> On May 27, 2026, at 10:30 PM, brian m. carlson <[email protected]>
> wrote:
>
> On 2026-05-27 at 17:40:56, David A. Wheeler wrote:
> Signatures should *not* be considered part of the item you're
>> reproducing. Signatures attest something about an artifact; added
>> signatures of attestation do not change the artifact being attested.
>
> Unfortunately, you're at least a decade too late to hold that position
> when it comes to Git objects. Git includes the signature as part of the
> object ID and there is no plan to change that. In fact, I agree with
> that decision since it makes the signature functionally impossible to
> modify or remove.
Sorry, I must not have made my intended context clear.
I was talking about this in the context of building packages/containers; I was
*not* including the context of signing source code (which is used as an *input*
to a build process for creating packages/containers).
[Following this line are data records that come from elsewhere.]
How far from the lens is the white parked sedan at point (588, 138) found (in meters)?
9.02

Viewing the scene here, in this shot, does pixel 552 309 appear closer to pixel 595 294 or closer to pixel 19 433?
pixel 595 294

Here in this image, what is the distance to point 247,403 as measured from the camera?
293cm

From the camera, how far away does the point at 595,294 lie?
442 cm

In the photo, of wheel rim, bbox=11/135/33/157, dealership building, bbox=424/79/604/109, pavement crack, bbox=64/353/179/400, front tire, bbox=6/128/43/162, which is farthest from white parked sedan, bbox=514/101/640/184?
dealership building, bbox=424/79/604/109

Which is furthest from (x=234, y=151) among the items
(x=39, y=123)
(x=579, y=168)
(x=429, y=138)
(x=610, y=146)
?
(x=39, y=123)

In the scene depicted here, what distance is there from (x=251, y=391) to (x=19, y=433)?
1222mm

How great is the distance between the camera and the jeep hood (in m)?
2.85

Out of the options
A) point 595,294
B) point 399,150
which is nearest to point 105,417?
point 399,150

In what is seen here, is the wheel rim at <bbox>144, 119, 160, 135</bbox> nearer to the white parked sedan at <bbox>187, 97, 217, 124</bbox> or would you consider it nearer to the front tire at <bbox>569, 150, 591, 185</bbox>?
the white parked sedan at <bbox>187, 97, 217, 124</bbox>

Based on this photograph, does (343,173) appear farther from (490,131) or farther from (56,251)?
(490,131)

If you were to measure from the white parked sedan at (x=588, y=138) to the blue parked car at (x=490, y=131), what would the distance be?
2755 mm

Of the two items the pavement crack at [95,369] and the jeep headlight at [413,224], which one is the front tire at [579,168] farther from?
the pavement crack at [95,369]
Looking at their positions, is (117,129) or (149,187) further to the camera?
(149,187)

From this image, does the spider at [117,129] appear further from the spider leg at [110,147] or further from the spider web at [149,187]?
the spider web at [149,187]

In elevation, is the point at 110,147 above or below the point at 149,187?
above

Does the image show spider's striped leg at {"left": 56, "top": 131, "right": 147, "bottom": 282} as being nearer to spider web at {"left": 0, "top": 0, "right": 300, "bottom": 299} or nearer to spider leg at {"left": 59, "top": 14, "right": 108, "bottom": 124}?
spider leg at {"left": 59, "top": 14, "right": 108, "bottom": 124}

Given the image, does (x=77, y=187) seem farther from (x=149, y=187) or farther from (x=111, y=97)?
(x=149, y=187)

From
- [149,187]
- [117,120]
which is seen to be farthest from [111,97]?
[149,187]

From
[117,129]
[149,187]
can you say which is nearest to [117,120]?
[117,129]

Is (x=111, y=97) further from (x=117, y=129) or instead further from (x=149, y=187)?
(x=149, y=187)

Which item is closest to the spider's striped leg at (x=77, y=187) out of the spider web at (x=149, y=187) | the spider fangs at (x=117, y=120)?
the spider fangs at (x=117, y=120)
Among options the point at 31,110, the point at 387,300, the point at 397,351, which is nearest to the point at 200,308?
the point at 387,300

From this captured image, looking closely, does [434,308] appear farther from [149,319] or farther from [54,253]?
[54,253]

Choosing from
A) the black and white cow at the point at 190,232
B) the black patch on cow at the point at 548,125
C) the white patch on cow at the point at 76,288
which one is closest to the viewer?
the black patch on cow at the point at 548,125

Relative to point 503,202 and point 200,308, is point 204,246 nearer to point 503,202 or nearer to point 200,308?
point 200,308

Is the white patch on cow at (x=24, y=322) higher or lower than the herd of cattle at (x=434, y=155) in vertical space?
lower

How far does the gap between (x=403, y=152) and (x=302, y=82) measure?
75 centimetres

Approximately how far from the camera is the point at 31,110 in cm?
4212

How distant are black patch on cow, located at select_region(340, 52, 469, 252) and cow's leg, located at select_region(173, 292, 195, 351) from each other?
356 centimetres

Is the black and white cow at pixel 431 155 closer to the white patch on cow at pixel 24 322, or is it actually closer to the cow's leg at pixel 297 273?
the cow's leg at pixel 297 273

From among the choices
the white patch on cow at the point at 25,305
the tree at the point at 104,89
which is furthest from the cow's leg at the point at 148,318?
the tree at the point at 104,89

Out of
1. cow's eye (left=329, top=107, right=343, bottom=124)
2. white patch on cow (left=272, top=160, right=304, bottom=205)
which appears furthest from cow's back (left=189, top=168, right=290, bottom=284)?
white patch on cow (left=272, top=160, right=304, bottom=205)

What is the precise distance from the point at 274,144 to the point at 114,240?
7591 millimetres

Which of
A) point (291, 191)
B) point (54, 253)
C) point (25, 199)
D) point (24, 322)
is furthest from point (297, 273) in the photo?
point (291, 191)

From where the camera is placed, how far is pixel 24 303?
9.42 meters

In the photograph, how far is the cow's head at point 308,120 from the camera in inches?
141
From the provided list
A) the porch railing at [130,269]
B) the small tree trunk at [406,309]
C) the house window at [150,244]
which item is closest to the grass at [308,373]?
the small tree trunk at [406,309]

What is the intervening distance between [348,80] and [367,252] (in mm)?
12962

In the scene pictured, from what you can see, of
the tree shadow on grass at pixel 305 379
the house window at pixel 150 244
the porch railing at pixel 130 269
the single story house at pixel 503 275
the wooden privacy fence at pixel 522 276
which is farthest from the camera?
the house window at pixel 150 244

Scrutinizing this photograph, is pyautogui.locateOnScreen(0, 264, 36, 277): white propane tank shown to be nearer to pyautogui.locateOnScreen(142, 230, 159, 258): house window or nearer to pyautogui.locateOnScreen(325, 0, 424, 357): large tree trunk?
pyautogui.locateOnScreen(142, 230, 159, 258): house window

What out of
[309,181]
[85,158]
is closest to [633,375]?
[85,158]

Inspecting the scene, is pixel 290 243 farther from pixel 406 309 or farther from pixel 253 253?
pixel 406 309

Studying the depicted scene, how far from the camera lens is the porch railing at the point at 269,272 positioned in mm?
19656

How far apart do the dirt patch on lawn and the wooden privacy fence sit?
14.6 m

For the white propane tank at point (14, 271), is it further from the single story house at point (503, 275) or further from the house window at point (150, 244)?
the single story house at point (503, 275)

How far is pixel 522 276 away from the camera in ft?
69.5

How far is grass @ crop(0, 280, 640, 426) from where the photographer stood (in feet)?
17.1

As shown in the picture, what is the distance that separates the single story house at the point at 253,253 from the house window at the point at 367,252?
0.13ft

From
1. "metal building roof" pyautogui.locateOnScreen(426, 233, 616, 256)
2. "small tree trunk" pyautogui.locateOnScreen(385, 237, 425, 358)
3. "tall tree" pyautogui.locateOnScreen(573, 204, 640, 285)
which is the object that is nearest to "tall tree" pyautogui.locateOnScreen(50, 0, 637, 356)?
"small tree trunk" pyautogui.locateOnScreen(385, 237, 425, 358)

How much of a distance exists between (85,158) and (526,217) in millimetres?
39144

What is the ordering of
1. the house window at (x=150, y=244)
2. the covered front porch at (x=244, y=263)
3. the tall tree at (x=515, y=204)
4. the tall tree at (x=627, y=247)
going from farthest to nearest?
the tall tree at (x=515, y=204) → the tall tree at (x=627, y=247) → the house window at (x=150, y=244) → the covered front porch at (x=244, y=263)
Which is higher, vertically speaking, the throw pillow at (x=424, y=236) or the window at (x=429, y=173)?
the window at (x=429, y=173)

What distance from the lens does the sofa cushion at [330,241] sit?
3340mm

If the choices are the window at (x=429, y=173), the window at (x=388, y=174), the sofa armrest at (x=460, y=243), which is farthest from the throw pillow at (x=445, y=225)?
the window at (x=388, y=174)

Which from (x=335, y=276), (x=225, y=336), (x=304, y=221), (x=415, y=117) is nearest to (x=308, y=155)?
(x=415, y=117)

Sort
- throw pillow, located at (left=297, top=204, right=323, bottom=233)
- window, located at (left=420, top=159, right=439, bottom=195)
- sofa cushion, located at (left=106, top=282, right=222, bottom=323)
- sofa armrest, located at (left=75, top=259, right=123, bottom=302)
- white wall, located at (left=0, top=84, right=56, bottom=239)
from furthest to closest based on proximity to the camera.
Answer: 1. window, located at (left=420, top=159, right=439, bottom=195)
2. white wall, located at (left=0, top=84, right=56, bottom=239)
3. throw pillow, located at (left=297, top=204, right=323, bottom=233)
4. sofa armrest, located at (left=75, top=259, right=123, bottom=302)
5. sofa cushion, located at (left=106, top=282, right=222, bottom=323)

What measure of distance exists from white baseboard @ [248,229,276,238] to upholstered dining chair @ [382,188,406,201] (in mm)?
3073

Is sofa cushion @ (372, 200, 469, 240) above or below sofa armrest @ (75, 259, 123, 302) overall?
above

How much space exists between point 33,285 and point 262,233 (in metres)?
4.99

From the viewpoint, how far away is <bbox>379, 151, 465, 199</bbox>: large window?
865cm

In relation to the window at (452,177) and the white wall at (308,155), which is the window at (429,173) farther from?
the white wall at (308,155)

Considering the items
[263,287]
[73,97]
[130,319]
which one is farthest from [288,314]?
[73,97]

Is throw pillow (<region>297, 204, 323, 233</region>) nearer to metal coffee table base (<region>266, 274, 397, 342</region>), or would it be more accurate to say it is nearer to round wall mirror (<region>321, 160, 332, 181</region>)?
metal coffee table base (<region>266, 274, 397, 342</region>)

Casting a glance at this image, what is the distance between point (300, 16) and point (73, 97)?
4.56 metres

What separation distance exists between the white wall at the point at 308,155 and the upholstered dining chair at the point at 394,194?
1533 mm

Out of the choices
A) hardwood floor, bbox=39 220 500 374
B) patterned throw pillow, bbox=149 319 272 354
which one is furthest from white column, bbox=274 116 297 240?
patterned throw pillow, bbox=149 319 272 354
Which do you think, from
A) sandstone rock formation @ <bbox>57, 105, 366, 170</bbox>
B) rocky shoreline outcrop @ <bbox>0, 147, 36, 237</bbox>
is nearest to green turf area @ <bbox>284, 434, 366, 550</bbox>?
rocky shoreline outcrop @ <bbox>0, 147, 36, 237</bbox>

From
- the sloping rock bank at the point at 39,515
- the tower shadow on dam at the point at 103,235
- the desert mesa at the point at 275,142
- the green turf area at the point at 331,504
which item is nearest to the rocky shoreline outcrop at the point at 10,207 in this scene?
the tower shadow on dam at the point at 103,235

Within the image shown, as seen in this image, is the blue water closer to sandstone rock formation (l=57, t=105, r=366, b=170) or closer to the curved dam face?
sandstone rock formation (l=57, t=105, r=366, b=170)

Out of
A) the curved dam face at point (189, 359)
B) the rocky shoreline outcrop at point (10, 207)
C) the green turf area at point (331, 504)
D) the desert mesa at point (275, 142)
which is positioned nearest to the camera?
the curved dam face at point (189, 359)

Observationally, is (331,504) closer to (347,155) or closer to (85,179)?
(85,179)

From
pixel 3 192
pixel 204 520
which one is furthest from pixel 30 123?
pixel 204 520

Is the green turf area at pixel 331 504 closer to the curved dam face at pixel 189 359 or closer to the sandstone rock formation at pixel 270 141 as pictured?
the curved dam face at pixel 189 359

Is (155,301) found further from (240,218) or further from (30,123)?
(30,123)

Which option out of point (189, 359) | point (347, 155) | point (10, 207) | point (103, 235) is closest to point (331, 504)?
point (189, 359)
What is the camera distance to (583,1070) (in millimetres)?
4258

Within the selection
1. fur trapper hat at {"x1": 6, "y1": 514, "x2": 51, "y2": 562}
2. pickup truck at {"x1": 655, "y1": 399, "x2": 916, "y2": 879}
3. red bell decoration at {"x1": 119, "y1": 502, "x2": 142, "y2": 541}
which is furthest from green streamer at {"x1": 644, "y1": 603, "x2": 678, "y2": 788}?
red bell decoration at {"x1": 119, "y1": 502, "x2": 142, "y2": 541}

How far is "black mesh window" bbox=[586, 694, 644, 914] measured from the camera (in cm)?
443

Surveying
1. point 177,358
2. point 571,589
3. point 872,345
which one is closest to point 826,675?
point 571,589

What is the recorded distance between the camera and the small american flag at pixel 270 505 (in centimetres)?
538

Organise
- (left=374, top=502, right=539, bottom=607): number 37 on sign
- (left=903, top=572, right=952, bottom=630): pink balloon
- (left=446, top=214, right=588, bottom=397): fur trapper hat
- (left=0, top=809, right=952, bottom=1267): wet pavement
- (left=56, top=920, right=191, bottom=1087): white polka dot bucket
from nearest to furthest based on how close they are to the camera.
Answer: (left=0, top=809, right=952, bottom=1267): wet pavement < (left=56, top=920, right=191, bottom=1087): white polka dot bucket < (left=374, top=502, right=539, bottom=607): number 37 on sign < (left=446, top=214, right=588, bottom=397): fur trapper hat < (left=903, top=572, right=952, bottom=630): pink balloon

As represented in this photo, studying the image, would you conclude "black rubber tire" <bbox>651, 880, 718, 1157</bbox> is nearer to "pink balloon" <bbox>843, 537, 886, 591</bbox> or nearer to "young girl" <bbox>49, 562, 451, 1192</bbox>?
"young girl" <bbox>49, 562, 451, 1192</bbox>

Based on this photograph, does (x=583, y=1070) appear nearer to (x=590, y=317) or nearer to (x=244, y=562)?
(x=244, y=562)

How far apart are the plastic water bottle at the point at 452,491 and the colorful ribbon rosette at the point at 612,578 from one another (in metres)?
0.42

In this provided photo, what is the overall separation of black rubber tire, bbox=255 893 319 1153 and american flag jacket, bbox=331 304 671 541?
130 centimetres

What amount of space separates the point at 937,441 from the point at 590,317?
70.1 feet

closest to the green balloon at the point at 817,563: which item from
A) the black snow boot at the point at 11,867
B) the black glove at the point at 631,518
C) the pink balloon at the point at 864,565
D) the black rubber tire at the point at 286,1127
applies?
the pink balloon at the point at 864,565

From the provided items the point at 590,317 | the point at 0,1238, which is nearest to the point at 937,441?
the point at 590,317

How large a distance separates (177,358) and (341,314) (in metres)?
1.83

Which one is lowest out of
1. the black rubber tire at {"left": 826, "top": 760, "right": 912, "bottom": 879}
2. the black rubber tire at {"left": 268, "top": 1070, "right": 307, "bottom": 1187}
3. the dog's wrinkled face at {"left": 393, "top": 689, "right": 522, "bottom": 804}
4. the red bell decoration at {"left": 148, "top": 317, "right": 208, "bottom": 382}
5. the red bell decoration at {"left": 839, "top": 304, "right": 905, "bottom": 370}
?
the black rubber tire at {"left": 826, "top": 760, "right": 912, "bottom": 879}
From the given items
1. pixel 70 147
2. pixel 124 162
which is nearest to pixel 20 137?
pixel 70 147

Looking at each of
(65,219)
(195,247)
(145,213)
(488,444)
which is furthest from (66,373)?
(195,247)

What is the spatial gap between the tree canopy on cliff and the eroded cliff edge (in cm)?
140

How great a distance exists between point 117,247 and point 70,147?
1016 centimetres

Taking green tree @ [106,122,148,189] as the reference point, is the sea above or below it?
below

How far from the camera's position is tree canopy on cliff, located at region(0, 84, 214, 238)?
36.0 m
The mere *presence* of executable built artifacts in a source git repo
is often considered a serious security concern. OpenSSF Scorecard's
"Binary-Artifacts" identifies executable built artifacts in a git repo as a
high risk:
https://github.com/ossf/scorecard/blob/main/docs/checks.md#binary-artifacts
It lists these "Problems with generated executable (binary) artifacts":
• Binary artifacts cannot be reviewed, allowing possible obsolete or
maliciously subverted executables. Reviews generally review source code, not
executables, since it's difficult to audit executables to ensure that they
correspond to the source code. Over time the included executables might not
correspond to the source code.
• Generated executables allow the executable generation process to atrophy,
which can lead to an inability to create working executables. These problems
can be countered with verified reproducible builds, but it's easier to
implement verified reproducible builds when executables are not included in the
source repository (since the executable generation process is less likely to
have atrophied).
If we can't reproduce a commit object in the *source* repo, but we can verify
it,
that's not a problem. When reading source, we just want to know "can we verify
that it's signed by a key I find acceptable", not "can I recreate the
signature?".
In fact, being able to indpendently reproduce arbitrary signatures in a source
repo
would be a serious vulnerability, that's forging with extra steps :-).
I wish my best to all working on the SHA-256 implementation in git!!